* [Task input]:
/---

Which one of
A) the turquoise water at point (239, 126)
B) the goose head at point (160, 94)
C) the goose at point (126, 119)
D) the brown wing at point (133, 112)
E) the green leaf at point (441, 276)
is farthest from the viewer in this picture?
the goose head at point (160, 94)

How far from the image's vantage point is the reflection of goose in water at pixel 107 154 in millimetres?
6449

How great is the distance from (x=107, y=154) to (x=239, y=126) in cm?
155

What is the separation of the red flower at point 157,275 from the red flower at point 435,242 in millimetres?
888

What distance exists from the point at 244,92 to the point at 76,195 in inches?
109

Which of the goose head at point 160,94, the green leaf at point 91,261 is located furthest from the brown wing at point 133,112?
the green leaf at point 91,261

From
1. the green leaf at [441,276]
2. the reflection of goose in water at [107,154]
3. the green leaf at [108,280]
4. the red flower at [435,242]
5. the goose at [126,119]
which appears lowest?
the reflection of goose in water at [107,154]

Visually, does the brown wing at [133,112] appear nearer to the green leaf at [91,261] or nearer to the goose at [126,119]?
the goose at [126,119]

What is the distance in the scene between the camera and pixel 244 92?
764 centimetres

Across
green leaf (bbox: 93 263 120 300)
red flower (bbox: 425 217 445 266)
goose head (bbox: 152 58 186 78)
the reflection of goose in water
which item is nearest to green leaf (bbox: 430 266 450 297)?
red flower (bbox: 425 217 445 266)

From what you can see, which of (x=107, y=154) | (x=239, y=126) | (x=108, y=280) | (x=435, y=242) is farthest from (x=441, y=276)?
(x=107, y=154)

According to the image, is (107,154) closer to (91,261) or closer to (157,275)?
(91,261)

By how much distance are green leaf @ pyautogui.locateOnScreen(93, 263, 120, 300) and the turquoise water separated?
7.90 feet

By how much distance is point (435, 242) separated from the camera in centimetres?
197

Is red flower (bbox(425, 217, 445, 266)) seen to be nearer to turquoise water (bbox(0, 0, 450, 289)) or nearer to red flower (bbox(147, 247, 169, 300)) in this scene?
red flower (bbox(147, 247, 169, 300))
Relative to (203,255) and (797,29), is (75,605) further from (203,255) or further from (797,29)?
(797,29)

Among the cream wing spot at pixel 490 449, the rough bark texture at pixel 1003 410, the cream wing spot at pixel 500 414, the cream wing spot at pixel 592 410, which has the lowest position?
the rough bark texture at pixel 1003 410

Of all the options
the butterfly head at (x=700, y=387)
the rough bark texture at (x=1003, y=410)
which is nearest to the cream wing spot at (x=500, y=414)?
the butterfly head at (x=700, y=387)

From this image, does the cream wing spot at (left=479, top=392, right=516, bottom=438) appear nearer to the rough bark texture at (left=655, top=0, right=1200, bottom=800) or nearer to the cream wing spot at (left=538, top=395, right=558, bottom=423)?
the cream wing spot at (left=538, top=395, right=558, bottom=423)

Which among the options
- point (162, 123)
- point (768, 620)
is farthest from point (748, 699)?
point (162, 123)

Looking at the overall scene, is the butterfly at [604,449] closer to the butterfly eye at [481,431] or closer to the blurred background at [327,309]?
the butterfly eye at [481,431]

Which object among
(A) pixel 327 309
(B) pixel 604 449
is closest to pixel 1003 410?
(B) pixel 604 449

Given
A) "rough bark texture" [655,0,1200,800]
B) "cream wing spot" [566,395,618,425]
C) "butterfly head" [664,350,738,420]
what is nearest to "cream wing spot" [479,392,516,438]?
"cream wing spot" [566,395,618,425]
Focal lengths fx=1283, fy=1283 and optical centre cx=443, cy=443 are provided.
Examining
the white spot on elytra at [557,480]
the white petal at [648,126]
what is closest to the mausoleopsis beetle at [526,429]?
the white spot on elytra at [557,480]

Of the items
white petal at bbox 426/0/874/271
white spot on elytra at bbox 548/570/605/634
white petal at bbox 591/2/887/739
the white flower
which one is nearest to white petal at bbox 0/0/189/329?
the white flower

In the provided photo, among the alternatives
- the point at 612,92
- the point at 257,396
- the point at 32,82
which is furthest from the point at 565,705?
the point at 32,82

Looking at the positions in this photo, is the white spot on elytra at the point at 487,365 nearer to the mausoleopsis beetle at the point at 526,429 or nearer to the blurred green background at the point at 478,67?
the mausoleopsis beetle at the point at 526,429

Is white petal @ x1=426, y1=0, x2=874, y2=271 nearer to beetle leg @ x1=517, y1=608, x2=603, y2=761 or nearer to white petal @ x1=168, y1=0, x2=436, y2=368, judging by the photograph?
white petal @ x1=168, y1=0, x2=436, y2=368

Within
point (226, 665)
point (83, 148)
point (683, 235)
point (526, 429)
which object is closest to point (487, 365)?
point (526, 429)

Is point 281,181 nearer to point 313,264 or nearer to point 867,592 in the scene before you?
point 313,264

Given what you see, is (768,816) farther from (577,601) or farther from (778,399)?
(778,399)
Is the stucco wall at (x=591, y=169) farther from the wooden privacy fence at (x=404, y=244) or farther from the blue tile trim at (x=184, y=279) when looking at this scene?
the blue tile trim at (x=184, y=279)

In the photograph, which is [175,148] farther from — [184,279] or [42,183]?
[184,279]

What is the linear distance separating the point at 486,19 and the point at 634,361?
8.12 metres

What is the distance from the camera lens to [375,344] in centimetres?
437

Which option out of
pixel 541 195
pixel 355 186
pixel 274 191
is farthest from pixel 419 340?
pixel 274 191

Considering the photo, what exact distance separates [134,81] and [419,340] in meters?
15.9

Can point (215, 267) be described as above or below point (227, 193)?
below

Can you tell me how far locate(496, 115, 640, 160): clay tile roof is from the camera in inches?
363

\---

Every line from the one holding "In the photograph, which" through the final line of the listing must be echoed exactly; leave out all other lines.

In the photograph, which is [175,148] farther from — [184,279] or [42,183]?
[184,279]

What is the linear distance separating the point at 486,19 and the point at 634,361?
8.12 metres

What is the distance from the camera lens to [375,344] in centimetres?
437

Which option out of
pixel 541 195
pixel 355 186
pixel 274 191
is farthest from pixel 419 340?
pixel 274 191

Considering the photo, what exact distance separates [134,81] and [419,340] in meters?
15.9

Can point (215, 267) be described as above or below point (227, 193)?
below

Can you tell me how far locate(496, 115, 640, 160): clay tile roof is from the camera in inches?
363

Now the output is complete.